The determination of the latent and sensible heat fluxes at the sea surface viewed as an inverse problem

Abstract

The determination of the latent and sensible heat fluxes at the air‐sea interface is formulated here as an inverse problem: given an upper ocean model, one seeks the successive values of the “nonsolar” surface heat flux Fnsol (sum of the latent, sensible, and net infrared fluxes) that yield a nearly exact simulation of the observed evolution of the sea surface temperature (SST). The model is otherwise forced by surface insolation and wind stress data. Provided that an estimate of the infrared flux is available, the sum of the latent and sensible heat fluxes is directly obtained as the difference between Fnsol and the infrared flux. A major interest of this approach is that all surface inputs (stress, SST, long‐wave and shortwave radiation) can be measured from a satellite. In this preliminary exploration of the inverse flux estimation technique, attention is restricted to situations where the oceanic advection is weak so that a one‐dimensional ocean model can be used.
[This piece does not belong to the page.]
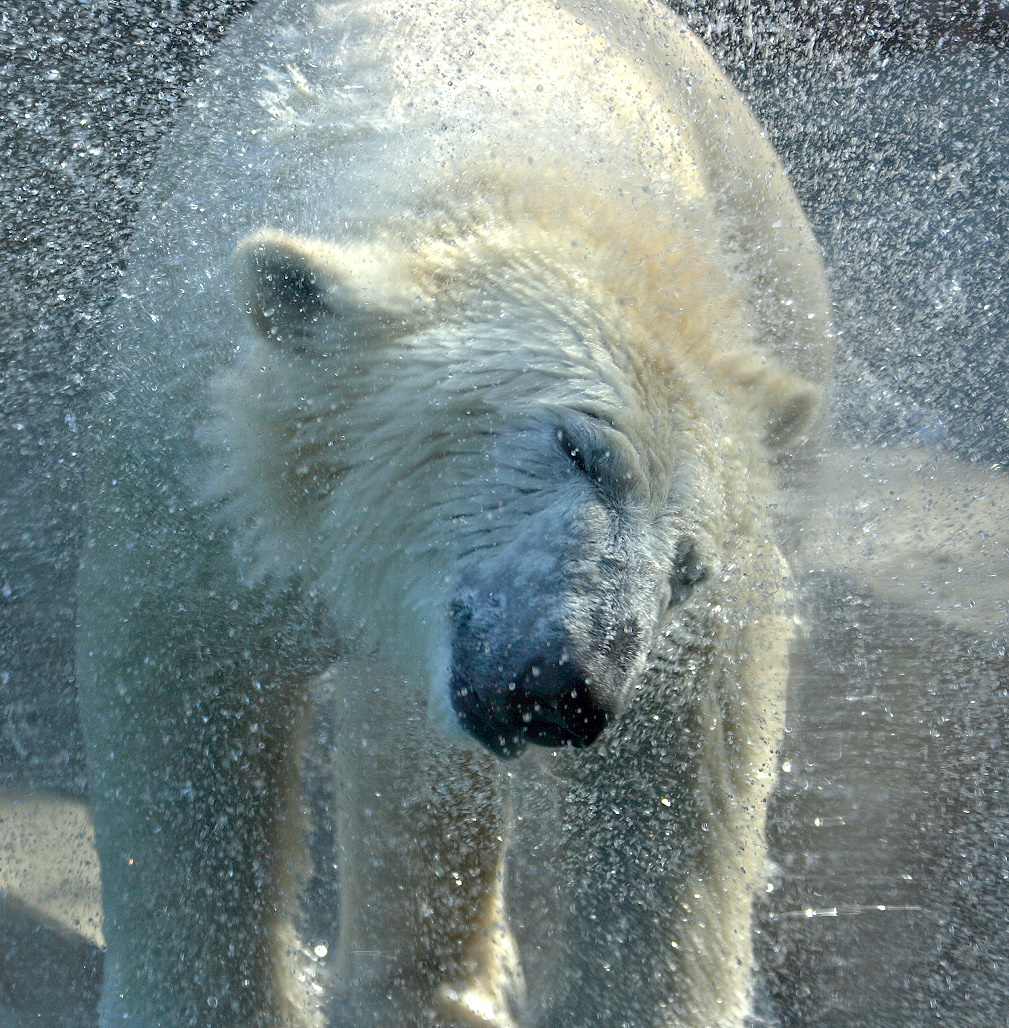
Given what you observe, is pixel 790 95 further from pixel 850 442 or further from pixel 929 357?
pixel 850 442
The inverse problem, in a rudimentary form, is solved using a simple iterative shooting method. The inverse flux estimation technique is tested using a 2‐year data set from station P, in the Gulf of Alaska, and a 2‐week data set from the Long‐Term Upper Ocean Study (LOTUS) experiment, in the Sargasso Sea. The first tests are performed using regularly sampled in situ measurements of the stress, SST, and insolation, rather than actual satellite data. At both test sites the inverse‐derived estimates of Fnsol prove to be consistent with the observed changes of the upper ocean heat content over periods of a few days. On the other hand, the inverse‐derived heat fluxes exhibit a large diurnal variability that is not present in classical bulk‐derived estimates. This difference in the short‐term variability of the two flux estimates is as yet unexplained. The final tests at LOTUS involve actual satellite data for the isolation and SST. Using the few available satellite measurements, the inverse technique still provides a realistic mean flux estimate. The simulated evolution of the SST in between the satellite observations agrees well with in situ observations, and a fair simulation of the deeper temperatures is obtained.